Excerpted text -
Roastery

The Growth & Importance of the Coffee Shop

Posted by Jack Birkett on

The very first coffee shops in the UK date back to the late 16th century. Back then the coffee shop was somewhere to meet, socialise, trade, and most importantly, explore a product that was incredibly new to the Western world - the coffee bean.

UK coffee culture is something that just hasn’t stopped growing. The requirement for multi-purpose spaces that cater for people to meet, relax, work, write, perform, and escape, is paramount. Over four centuries since coffee first made its mark on the British mainland, its legacy has developed no end. 

According to Project Cafe UK 2019, the UK coffee industry was valued at £10.1bn in 2018, with a 7.9% growth in the previous 12 months. Amid stagnation and decline in many other industries in the UK, why has coffee remained strong? 

The coffee shop has grown into more than just a place to catch up and drink coffee, it has become a recognisable safe space for lots of people, and the centre of many communities. Above all, and perhaps even more so than the classic British pub or any restaurant, the coffee shop is a place that is accessible and comfortable for people of all ages and backgrounds. The idea of independent coffee shops using artsy branding, shabby-chic interiors, and creating cosy and rustic atmospheres, has grown into a subculture in itself. 

With regards to sustainability, the coffee shop has been crucial in helping the Western world discover and appreciate finer grades of coffee, with 'third wave coffee' culture only coming into play in Europe and America in the 1990's. Until then, we in the West were guilty of seeing all coffee as a single product. Now, we can appreciate different variations and qualities of that product, and with it recognise the work and commitment that goes into all processes involved. Alongside this education, comes knowledge of issues and conditions in coffee-growing communities, such as a lack of clean water and sanitation in many countries throughout the coffee belt. The rise in popularity of the coffee shop has lead to a increase in education and knowledge of the core product and processes, and with that comes a more realistic understanding of issues in the parts of the world where this all originates from.

Dataset content -
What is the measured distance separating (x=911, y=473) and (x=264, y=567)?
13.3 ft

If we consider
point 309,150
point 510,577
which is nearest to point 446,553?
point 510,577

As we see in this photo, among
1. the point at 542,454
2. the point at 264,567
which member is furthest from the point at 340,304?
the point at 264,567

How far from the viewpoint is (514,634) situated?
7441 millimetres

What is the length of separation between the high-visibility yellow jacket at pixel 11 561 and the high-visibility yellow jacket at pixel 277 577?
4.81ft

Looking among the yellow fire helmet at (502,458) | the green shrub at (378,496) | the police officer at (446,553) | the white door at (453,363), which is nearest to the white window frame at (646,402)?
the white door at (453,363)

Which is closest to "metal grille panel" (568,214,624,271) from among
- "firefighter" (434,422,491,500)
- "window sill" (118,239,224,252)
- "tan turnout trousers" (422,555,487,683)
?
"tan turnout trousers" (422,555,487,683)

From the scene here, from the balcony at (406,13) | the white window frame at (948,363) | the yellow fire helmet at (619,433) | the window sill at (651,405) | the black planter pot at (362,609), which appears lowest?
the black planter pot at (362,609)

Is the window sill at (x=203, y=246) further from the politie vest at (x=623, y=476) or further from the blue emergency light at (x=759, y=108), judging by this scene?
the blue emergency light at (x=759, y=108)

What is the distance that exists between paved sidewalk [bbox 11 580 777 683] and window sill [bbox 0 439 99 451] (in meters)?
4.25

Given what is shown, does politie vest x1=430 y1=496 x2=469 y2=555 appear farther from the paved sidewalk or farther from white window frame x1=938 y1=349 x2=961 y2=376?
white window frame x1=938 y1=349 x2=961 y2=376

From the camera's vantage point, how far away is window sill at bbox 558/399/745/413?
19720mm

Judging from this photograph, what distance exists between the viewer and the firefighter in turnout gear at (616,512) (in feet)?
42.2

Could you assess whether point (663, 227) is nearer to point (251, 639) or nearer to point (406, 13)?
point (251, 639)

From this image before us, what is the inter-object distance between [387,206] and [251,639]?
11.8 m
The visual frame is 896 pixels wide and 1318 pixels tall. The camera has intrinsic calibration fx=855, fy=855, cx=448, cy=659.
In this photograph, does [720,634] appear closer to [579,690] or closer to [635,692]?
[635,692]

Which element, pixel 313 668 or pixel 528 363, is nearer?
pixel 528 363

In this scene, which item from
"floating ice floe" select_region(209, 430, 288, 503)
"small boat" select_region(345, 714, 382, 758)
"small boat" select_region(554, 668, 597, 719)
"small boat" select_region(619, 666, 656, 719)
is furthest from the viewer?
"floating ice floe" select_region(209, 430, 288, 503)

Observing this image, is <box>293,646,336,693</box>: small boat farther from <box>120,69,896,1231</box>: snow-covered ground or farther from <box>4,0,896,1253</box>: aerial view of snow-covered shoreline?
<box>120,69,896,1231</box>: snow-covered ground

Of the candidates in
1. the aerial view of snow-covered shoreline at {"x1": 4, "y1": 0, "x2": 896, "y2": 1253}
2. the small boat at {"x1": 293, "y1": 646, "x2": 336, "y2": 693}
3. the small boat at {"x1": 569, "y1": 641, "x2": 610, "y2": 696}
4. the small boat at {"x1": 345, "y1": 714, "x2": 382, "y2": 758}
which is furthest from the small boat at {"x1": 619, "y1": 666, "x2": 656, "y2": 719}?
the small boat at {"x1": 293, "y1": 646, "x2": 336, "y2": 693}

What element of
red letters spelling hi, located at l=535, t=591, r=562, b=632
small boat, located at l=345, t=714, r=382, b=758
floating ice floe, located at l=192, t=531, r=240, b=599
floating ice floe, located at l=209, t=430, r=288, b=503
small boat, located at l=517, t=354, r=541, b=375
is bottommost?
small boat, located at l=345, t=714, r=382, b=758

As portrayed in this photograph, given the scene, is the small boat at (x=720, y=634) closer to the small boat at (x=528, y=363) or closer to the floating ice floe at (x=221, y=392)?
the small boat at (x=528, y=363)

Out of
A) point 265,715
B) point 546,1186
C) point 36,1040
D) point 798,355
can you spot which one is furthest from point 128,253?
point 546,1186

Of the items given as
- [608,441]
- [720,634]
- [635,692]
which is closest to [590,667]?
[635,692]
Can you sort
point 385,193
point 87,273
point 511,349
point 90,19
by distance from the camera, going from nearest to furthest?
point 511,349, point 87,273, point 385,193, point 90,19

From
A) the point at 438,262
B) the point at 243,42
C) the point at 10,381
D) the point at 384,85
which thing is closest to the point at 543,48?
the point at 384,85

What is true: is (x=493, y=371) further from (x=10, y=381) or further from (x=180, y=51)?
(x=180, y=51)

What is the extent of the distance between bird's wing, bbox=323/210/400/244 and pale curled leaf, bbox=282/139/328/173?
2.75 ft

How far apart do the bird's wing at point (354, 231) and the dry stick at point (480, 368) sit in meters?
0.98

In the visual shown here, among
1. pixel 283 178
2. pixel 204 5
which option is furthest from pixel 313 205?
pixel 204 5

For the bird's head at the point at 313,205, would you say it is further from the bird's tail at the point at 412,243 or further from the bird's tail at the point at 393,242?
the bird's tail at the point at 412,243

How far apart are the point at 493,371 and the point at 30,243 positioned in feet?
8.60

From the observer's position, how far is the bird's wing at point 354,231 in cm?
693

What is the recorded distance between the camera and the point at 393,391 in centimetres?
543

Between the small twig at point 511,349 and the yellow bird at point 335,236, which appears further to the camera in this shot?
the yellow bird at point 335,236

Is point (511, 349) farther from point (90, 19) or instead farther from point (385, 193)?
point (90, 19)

Written tasks -
A – Reproduce the coffee shop article word for word between "The very first" and "developed no end.", inclusive.
B – Name every activity that the coffee shop article says multi-purpose spaces cater for people to do.
The items above are separate from the coffee shop article.

In response -
A –
The very first coffee shops in the UK date back to the late 16th century. Back then the coffee shop was somewhere to meet, socialise, trade, and most importantly, explore a product that was incredibly new to the Western world - the coffee bean.

UK coffee culture is something that just hasn’t stopped growing. The requirement for multi-purpose spaces that cater for people to meet, relax, work, write, perform, and escape, is paramount. Over four centuries since coffee first made its mark on the British mainland, its legacy has developed no end.

B – meet, relax, work, write, perform, escape